Could you update the rows below by replacing "swimming pool" with "hot tub" and leaving everything else the same? Leave the pictures out of your answer.
*** Opening of DATASET EXTRACT ***
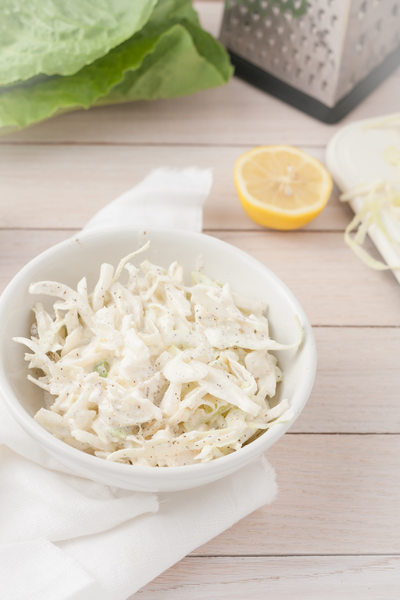 white cabbage cole slaw in white bowl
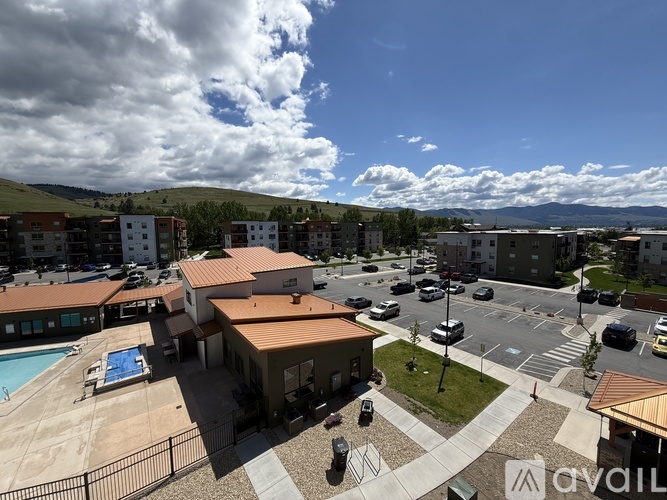 A view of a resort with a swimming pool and a parking lot.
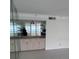 Wet bar with mirrored backsplash and cabinets at 17900 Gulf Blvd # 16C, Redington Shores, FL 33708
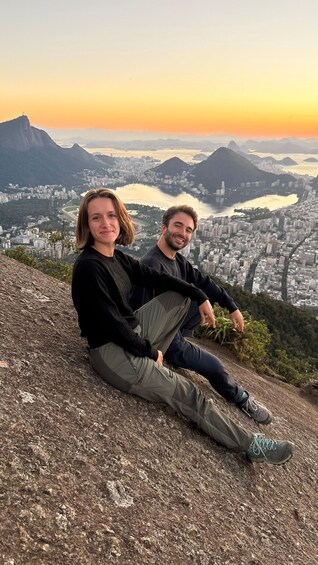 Two people sitting on a rocky outcrop overlooking a cityscape with mountains and a river. 3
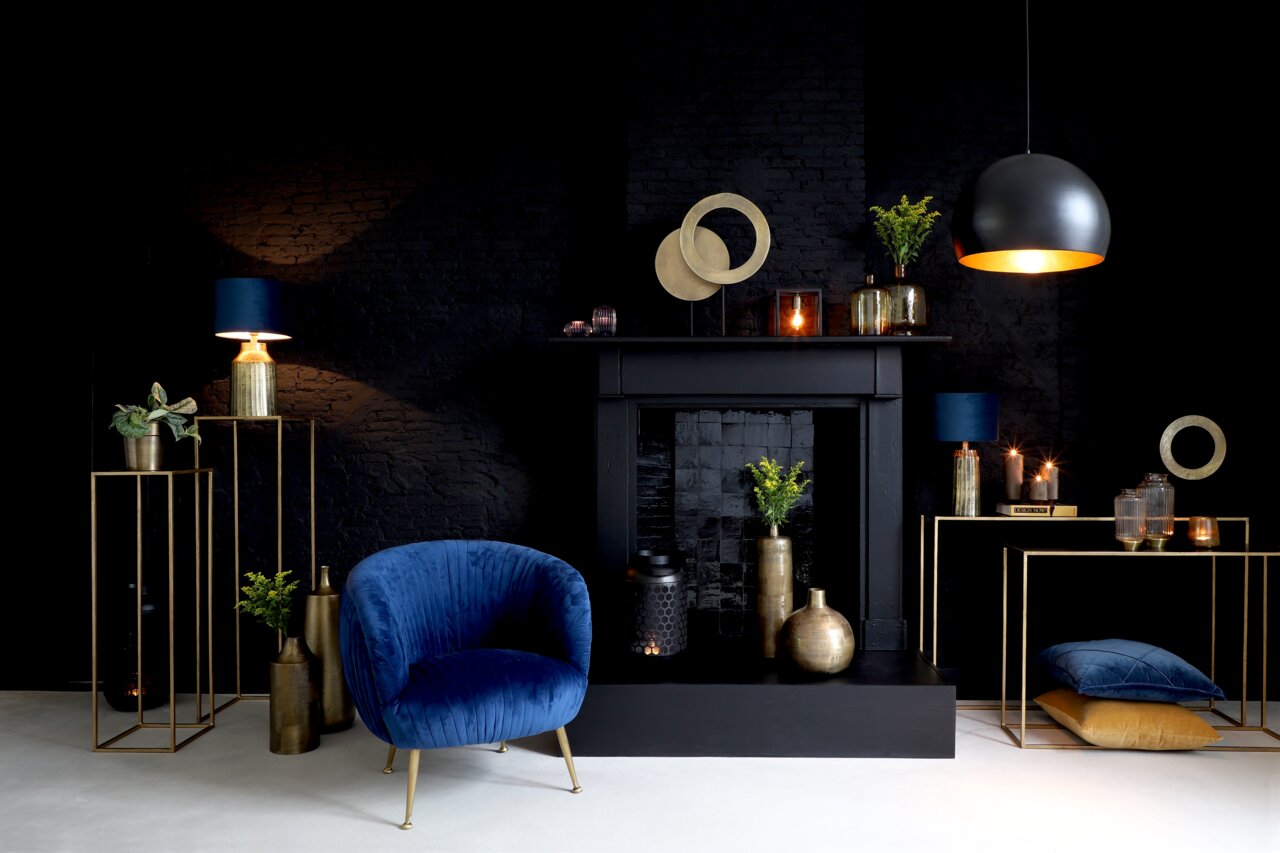 Elegantes Wohnzimmer mit modernem Dekor, darunter ein blaues Samtsofa, goldene Vasen und ein schwarzer Kamin, aus der Frontalperspektive.
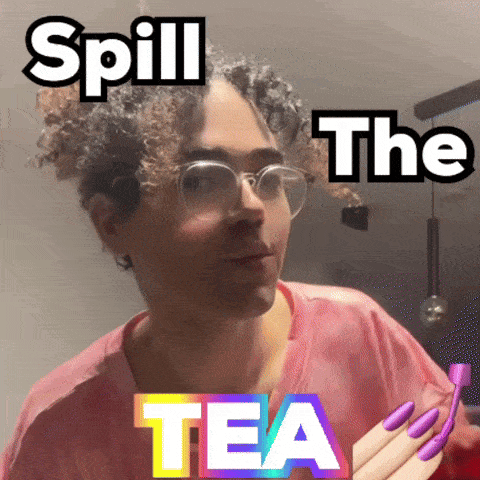 a man with glasses and purple nails has the words spill the tea on his face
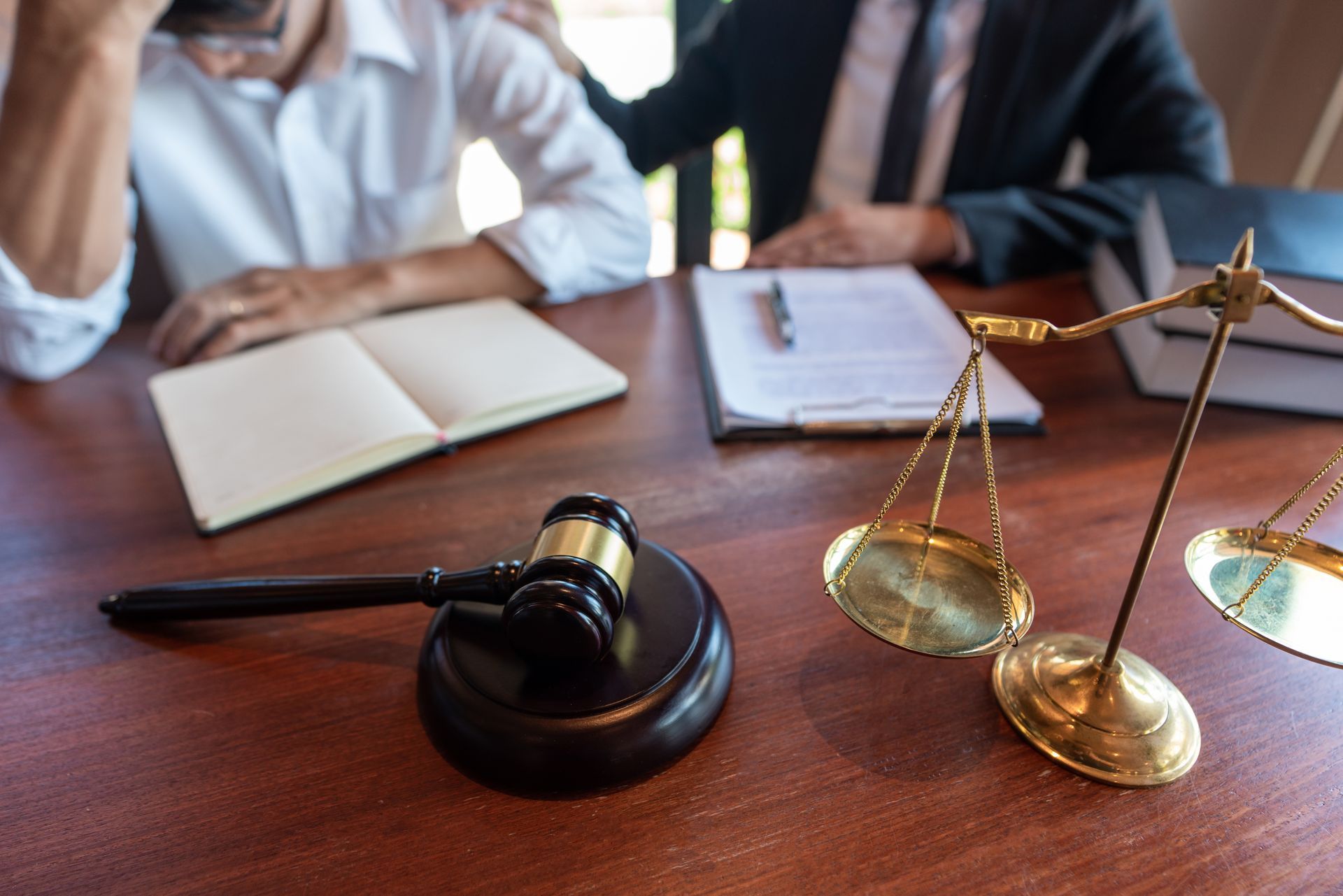 Livres de droit, marteau de juge et balance sur un bureau lors d’une réunion juridique.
*** Close of DATASET EXTRACT ***
RESPONSE:
 white cabbage cole slaw in white bowl
 A view of a resort with a hot tub and a parking lot.
 Wet bar with mirrored backsplash and cabinets at 17900 Gulf Blvd # 16C, Redington Shores, FL 33708
 Two people sitting on a rocky outcrop overlooking a cityscape with mountains and a river. 3
 Elegantes Wohnzimmer mit modernem Dekor, darunter ein blaues Samtsofa, goldene Vasen und ein schwarzer Kamin, aus der Frontalperspektive.
 a man with glasses and purple nails has the words spill the tea on his face
 Livres de droit, marteau de juge et balance sur un bureau lors d’une réunion juridique.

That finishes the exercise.